Department of Biomedical Engineering, University of Virginia School of Medicine, Charlottesville, VA 22903.
Department of Biochemistry, Brigham Young University, Provo, UT 84602.
Proc Natl Acad Sci U S A. 2024 Jan 30;121(5):e2303513121. doi: 10.1073/pnas.2303513121. Epub 2024 Jan 24.
Fibroblasts are essential regulators of extracellular matrix deposition following cardiac injury. These cells exhibit highly plastic responses in phenotype during fibrosis in response to environmental stimuli. Here, we test whether and how candidate anti-fibrotic drugs differentially regulate measures of cardiac fibroblast phenotype, which may help identify treatments for cardiac fibrosis. We conducted a high-content microscopy screen of human cardiac fibroblasts treated with 13 clinically relevant drugs in the context of TGFβ and/or IL-1β, measuring phenotype across 137 single-cell features. We used the phenotypic data from our high-content imaging to train a logic-based mechanistic machine learning model (LogiMML) for fibroblast signaling. The model predicted how pirfenidone and Src inhibitor WH-4-023 reduce actin filament assembly and actin-myosin stress fiber formation, respectively. Validating the LogiMML model prediction that PI3K partially mediates the effects of Src inhibition, we found that PI3K inhibition reduces actin-myosin stress fiber formation and procollagen I production in human cardiac fibroblasts. In this study, we establish a modeling approach combining the strengths of logic-based network models and regularized regression models. We apply this approach to predict mechanisms that mediate the differential effects of drugs on fibroblasts, revealing Src inhibition acting via PI3K as a potential therapy for cardiac fibrosis.

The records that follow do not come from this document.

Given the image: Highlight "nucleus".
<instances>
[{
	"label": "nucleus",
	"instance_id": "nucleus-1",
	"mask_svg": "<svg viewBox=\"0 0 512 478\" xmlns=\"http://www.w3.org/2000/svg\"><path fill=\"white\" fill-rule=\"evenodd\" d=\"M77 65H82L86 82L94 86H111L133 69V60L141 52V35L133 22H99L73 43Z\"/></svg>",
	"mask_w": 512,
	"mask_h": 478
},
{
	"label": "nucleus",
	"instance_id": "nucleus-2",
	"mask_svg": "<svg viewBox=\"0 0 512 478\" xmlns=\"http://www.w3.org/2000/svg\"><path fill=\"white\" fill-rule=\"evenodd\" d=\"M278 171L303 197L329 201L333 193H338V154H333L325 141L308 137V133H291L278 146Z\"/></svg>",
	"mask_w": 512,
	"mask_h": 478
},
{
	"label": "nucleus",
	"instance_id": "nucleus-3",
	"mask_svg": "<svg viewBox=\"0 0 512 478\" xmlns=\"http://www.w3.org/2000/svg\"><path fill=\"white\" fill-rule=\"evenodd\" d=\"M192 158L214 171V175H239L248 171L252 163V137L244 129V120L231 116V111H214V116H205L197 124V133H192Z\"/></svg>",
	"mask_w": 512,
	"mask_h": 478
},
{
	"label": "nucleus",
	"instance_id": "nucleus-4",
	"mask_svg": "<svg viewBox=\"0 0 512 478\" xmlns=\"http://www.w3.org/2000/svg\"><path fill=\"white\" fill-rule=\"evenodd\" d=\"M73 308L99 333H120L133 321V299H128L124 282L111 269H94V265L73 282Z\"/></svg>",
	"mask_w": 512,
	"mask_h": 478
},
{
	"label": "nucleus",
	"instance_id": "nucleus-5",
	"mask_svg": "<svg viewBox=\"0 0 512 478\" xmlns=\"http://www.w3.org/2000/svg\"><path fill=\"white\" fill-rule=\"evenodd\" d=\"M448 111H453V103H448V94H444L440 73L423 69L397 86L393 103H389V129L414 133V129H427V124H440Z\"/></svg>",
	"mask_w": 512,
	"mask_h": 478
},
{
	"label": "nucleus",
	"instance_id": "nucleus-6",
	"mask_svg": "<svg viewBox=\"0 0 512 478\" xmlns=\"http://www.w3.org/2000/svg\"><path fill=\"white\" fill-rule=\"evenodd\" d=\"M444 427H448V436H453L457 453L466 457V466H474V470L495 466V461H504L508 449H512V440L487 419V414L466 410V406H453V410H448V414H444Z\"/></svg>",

成纤维细胞是心脏损伤后细胞外基质沉积的重要调节因子。这些细胞在纤维化过程中对环境刺激表现出高度可塑性的表型反应。在这里,我们测试候选抗纤维化药物是否以及如何差异调节心脏成纤维细胞表型的测量,这可能有助于确定心脏纤维化的治疗方法。我们对人类心脏成纤维细胞进行了高内涵显微镜筛选,这些细胞在 TGFβ和/或 IL-1β的背景下接受了 13 种临床相关药物的治疗,测量了 137 个单细胞特征的表型。我们使用高内涵成像的表型数据来训练用于成纤维细胞信号的基于逻辑的机械机器学习模型(LogiMML)。该模型预测了吡非尼酮和Src 抑制剂 WH-4-023 如何分别减少肌动蛋白丝组装和肌动球蛋白应激纤维形成。验证了 LogiMML 模型预测 Src 抑制部分介导 PI3K 的作用,我们发现 PI3K 抑制减少了人类心脏成纤维细胞中的肌动球蛋白应激纤维形成和原胶原蛋白 I 的产生。在这项研究中,我们建立了一种结合基于逻辑的网络模型和正则化回归模型优势的建模方法。我们应用这种方法来预测药物对成纤维细胞的差异作用的机制,揭示 Src 抑制通过 PI3K 起作用是心脏纤维化的一种潜在治疗方法。